====== RAW DATA ======

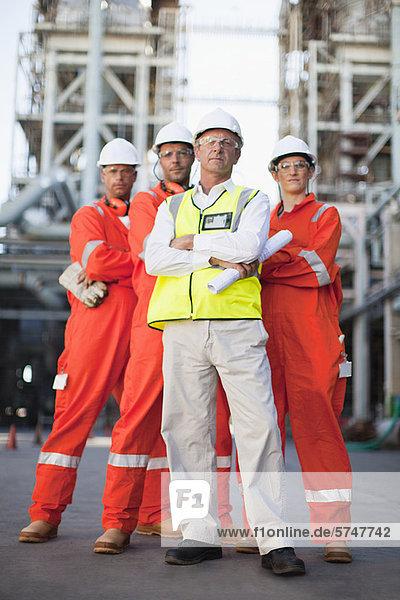 Arbeiter in der Ölraffinerie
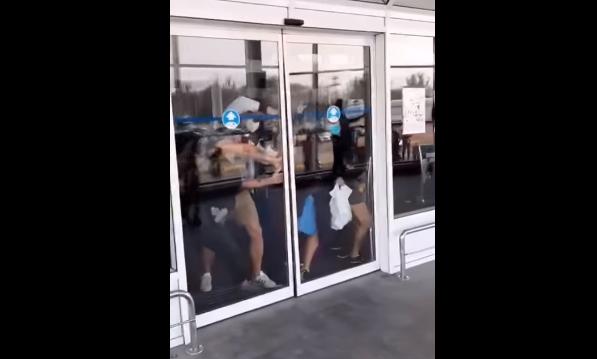 Люди пытались выбить дверь и убежать через полосу контроля / скриншот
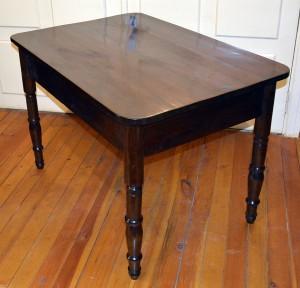 19. gadsimta otrajā pusē darināts galds ar virpotām kājām, pārklāts ar šellaku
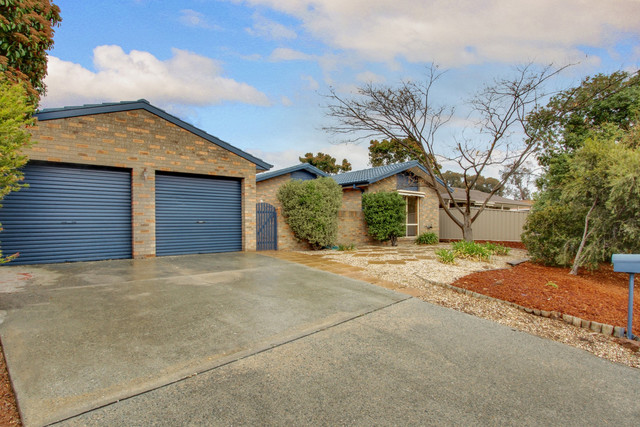 6 Conigrave Place, Bonython ACT 2905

======

• _EXERCISE GOAL_
Without changing a single word, set down all of the material again and leave out its pictures.

• _ANSWER AREA_
 Arbeiter in der Ölraffinerie
 Люди пытались выбить дверь и убежать через полосу контроля / скриншот
 19. gadsimta otrajā pusē darināts galds ar virpotām kājām, pārklāts ar šellaku
 6 Conigrave Place, Bonython ACT 2905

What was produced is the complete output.